Thursday, January 01, 2009

Dog thoughts.

Hello all who follow.

I've been busy in Louisvile (wow--Freudian typo--I mean Louisville) leading up to the holidays, and I now find myself happily relaxed in the loving arms of my old home place in New Orleans. I've been on walks through all the old neighborhoods I came to know and love so well during our brief tenure in this ancient port city. New Year's Day in New Orleans is sublime. I drank a Bloody Mary at The Bulldog on Magazine Street. I smelled roses bloom today--roses! **sigh**

It was during one of these excursions that I came to a startling understanding of what a walk with your dog can mean.

Here is my brilliant deduction: dogs need walks because the walk to a dog is what television is to us humans.

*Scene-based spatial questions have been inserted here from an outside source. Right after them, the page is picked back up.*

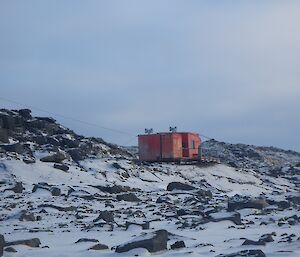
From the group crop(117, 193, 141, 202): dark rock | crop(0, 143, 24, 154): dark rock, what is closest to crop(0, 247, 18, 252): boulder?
crop(117, 193, 141, 202): dark rock

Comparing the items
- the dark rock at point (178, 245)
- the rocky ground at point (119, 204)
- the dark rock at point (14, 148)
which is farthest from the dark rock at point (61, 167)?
the dark rock at point (178, 245)

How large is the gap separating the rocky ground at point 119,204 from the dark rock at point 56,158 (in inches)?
2.5

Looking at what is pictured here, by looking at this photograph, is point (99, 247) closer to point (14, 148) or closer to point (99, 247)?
point (99, 247)

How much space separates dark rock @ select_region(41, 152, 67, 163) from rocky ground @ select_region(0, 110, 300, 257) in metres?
0.06

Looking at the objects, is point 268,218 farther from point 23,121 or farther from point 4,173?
point 23,121

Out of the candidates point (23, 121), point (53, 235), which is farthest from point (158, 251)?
point (23, 121)

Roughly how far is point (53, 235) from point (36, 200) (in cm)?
771

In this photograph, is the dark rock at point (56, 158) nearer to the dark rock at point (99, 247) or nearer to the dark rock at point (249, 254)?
the dark rock at point (99, 247)

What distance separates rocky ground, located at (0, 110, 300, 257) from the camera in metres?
11.8

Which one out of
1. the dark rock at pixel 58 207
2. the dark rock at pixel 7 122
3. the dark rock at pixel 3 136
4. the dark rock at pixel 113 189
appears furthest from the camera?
the dark rock at pixel 7 122

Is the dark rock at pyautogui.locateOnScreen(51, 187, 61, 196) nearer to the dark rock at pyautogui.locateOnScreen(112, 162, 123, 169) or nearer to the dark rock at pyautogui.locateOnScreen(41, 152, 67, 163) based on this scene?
the dark rock at pyautogui.locateOnScreen(41, 152, 67, 163)

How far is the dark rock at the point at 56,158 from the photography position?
32219 millimetres

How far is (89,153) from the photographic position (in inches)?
1468

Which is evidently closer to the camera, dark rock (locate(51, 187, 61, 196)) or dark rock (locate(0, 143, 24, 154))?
dark rock (locate(51, 187, 61, 196))
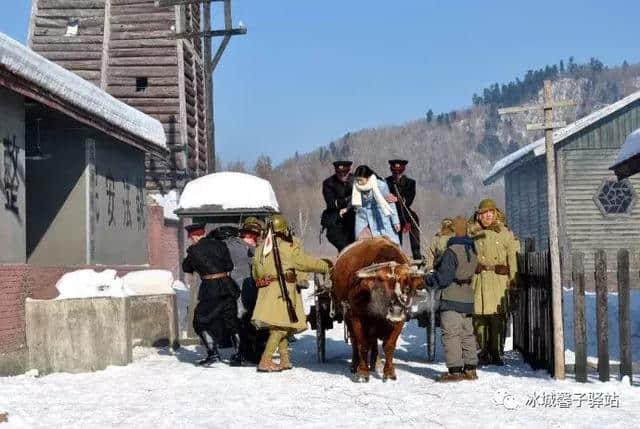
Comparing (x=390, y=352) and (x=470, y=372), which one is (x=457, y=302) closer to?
(x=470, y=372)

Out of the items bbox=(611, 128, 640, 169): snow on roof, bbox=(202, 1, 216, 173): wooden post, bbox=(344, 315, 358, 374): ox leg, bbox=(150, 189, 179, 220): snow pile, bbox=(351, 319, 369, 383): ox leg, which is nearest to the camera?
bbox=(351, 319, 369, 383): ox leg

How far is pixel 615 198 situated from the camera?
25797 millimetres

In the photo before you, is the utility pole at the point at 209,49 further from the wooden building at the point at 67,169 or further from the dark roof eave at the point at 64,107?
the dark roof eave at the point at 64,107

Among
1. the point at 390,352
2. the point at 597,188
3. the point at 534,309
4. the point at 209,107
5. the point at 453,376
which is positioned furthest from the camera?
the point at 597,188

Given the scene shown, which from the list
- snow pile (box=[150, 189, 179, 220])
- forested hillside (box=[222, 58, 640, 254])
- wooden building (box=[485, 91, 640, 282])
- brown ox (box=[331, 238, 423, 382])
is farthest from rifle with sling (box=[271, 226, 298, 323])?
forested hillside (box=[222, 58, 640, 254])

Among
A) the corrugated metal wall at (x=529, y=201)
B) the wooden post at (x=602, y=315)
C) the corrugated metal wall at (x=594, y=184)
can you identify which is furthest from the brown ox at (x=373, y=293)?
the corrugated metal wall at (x=529, y=201)

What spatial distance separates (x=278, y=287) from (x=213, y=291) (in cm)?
127

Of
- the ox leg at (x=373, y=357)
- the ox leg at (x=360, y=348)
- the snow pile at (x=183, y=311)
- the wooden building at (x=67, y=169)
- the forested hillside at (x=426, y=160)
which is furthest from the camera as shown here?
the forested hillside at (x=426, y=160)

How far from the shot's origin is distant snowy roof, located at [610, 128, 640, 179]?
12.4 m

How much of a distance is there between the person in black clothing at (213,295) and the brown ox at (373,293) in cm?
192

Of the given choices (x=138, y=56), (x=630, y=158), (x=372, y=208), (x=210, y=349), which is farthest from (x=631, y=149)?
(x=138, y=56)

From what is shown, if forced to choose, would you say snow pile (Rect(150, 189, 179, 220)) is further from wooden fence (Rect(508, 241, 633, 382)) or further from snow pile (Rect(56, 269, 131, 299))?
wooden fence (Rect(508, 241, 633, 382))

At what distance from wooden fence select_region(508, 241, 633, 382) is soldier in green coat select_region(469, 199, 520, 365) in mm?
214

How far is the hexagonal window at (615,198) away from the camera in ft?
84.2
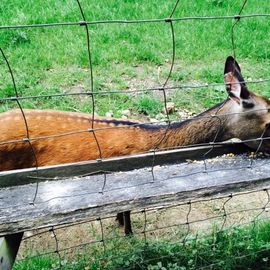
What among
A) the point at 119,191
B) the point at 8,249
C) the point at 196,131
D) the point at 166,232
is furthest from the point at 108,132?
the point at 8,249

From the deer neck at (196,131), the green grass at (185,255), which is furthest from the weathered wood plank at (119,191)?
the deer neck at (196,131)

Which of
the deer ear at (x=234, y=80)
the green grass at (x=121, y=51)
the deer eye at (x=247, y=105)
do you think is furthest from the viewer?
the green grass at (x=121, y=51)

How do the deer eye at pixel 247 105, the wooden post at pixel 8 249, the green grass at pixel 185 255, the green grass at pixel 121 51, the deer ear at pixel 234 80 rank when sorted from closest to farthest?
the wooden post at pixel 8 249, the green grass at pixel 185 255, the deer ear at pixel 234 80, the deer eye at pixel 247 105, the green grass at pixel 121 51

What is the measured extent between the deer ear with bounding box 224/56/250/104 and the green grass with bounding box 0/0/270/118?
60.0 inches

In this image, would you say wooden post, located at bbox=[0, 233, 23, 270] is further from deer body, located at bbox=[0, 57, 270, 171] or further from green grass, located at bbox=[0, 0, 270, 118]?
green grass, located at bbox=[0, 0, 270, 118]

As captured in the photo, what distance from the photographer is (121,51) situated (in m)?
6.40

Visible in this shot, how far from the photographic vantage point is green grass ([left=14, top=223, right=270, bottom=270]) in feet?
11.6

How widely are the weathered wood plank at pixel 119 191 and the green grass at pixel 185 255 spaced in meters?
0.85

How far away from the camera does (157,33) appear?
6.84 metres

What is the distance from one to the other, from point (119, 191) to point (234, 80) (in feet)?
5.55

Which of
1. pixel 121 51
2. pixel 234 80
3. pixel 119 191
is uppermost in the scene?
pixel 121 51

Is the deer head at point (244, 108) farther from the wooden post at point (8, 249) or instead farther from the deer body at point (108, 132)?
the wooden post at point (8, 249)

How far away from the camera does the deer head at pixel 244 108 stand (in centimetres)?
396

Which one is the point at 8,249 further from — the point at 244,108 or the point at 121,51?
the point at 121,51
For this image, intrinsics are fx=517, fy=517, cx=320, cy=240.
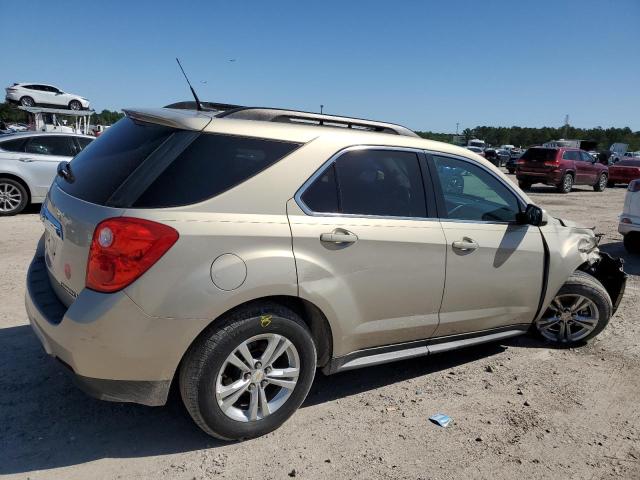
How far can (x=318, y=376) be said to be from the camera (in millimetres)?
3785

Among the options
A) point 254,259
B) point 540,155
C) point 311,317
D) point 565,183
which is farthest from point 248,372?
point 565,183

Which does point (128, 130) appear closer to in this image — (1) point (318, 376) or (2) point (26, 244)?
(1) point (318, 376)

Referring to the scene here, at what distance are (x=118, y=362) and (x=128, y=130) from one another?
52.5 inches

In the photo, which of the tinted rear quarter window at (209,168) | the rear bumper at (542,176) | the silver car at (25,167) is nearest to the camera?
the tinted rear quarter window at (209,168)

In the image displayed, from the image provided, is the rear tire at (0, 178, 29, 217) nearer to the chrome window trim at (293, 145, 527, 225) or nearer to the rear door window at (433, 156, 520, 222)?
the chrome window trim at (293, 145, 527, 225)

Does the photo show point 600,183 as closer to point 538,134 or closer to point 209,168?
point 209,168

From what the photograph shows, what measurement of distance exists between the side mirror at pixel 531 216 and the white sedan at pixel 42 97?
85.0ft

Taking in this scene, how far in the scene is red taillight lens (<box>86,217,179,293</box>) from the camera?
2395 mm

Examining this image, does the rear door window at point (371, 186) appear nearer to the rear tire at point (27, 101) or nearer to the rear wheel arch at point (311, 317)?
the rear wheel arch at point (311, 317)

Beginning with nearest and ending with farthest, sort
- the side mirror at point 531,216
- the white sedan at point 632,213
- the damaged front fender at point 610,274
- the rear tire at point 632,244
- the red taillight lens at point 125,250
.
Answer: the red taillight lens at point 125,250 < the side mirror at point 531,216 < the damaged front fender at point 610,274 < the white sedan at point 632,213 < the rear tire at point 632,244

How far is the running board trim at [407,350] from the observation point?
10.4 feet

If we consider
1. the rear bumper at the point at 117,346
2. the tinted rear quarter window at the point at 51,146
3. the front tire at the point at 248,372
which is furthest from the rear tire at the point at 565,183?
the rear bumper at the point at 117,346

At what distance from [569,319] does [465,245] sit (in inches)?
65.9

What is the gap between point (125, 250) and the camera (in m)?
2.39
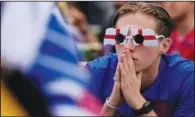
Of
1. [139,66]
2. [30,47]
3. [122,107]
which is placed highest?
[30,47]

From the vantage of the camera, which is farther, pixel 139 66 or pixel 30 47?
pixel 139 66

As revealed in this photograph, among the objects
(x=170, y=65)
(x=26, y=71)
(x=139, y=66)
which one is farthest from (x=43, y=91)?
(x=170, y=65)

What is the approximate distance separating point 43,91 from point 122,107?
1.51 feet

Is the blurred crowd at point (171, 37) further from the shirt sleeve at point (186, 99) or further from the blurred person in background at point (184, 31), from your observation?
the shirt sleeve at point (186, 99)

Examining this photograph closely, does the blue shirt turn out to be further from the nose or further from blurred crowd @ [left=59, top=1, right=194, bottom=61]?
blurred crowd @ [left=59, top=1, right=194, bottom=61]

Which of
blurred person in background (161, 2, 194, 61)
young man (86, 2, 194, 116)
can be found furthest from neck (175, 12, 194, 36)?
young man (86, 2, 194, 116)

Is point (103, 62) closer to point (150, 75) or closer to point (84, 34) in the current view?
point (150, 75)

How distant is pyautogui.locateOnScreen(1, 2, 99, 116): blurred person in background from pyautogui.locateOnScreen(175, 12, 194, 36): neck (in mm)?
1027

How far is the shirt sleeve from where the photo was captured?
1.29 meters

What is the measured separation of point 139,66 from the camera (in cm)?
124

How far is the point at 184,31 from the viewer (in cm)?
195

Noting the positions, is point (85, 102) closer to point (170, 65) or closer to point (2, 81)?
point (2, 81)

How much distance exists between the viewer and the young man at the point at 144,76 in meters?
1.21

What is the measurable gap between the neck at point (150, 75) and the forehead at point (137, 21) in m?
0.11
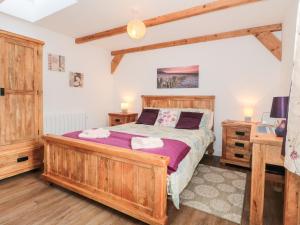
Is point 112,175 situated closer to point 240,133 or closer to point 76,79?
point 240,133

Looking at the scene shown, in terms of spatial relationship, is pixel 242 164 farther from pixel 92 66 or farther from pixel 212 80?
pixel 92 66

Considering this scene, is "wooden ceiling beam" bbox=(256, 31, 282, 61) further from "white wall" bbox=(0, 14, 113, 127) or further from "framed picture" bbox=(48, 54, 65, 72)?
"framed picture" bbox=(48, 54, 65, 72)

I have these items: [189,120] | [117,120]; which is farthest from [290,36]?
[117,120]

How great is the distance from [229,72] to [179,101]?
43.2 inches

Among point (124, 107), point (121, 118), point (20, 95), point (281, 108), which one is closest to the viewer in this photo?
point (281, 108)

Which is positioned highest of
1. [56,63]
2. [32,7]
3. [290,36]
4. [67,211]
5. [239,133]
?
[32,7]

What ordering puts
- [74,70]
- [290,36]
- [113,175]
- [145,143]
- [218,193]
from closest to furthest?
[113,175]
[145,143]
[218,193]
[290,36]
[74,70]

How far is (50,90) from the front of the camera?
11.2 feet

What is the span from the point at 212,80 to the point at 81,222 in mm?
3118

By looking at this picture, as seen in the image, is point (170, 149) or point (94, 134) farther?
point (94, 134)

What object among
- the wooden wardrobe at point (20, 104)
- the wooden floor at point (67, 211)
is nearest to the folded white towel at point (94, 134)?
the wooden floor at point (67, 211)

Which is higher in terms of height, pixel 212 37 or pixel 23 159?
pixel 212 37

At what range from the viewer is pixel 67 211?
177 cm

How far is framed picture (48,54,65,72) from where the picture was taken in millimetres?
3368
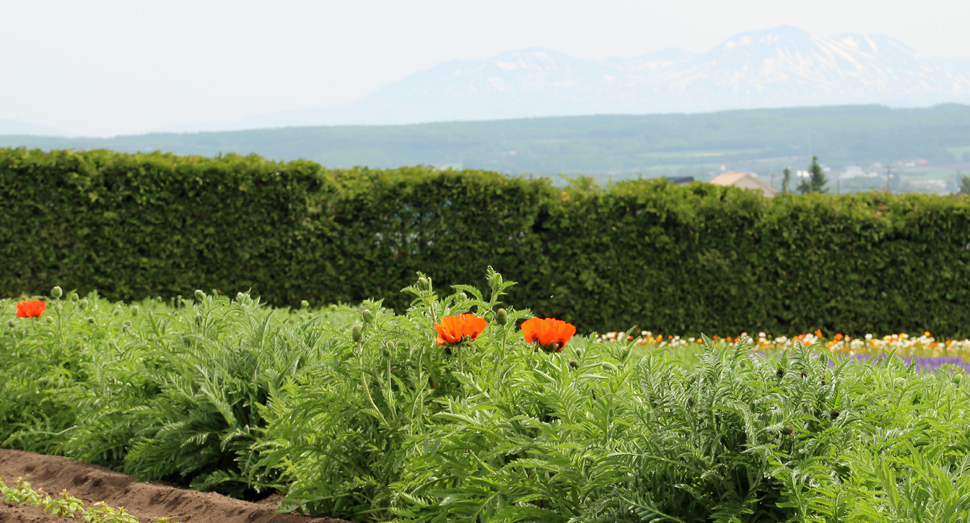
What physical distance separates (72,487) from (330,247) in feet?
16.5

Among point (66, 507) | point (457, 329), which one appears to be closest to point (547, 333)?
point (457, 329)

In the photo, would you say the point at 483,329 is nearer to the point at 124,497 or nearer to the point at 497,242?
the point at 124,497

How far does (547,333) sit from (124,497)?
204 cm

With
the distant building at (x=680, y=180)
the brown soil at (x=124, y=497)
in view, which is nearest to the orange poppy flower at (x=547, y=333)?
the brown soil at (x=124, y=497)

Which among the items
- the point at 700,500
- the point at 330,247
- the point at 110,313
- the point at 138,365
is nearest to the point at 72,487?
the point at 138,365

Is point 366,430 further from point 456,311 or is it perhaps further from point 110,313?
point 110,313

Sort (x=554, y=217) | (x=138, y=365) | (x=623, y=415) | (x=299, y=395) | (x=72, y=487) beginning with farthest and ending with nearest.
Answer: (x=554, y=217), (x=138, y=365), (x=72, y=487), (x=299, y=395), (x=623, y=415)

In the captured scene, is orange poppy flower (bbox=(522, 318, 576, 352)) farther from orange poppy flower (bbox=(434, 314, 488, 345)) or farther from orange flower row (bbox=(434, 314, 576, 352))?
orange poppy flower (bbox=(434, 314, 488, 345))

The walk is their very own reality show, their one precious form of rudimentary entertainment that engages all of their super-special senses, like smell, hearing, and just being able to "feel the human"--by that I mean what humans as dog owners do and respond to in their environment.

Dogs need entertainment just as much as people do. I know, I know, it's a radical thought. But witness the dog that gets into trash, chews up shoes and plants, or barks insanely at the window when a car or the UPS guy goes by...this is a dog with little to no outside stimulation, and no real understanding of what a realistic and suitable response would be to stresses in the real world--the environment that going on a walk around the neighborhood can provide. The walk provides the owner with exercise, but it provides the dog with something else much more important: the daily installment of their favorite story about the neighborhood and its smells...being with you in the world and how you respond to it, and how you respond to other people, other animals, and traffic.

See, the dog needs to know how you are, and not just in the "den/house" when no one else is around. This is how a dog builds respect and trust for you--knowing that you are a calm, confident participant in the stuff out there in the real world. And as an added benefit, the dog is usually relaxed enough after exercising that the destructive behavior goes away.

The bottom line is...dogs need entertainment. They don't "get" TV because it doesn't really have a scent. You need to make sure that as a dog owner you provide your dog with the best entertainment available: You. That's really all they want anyway--more of you, unfiltered. And the walk gives them that.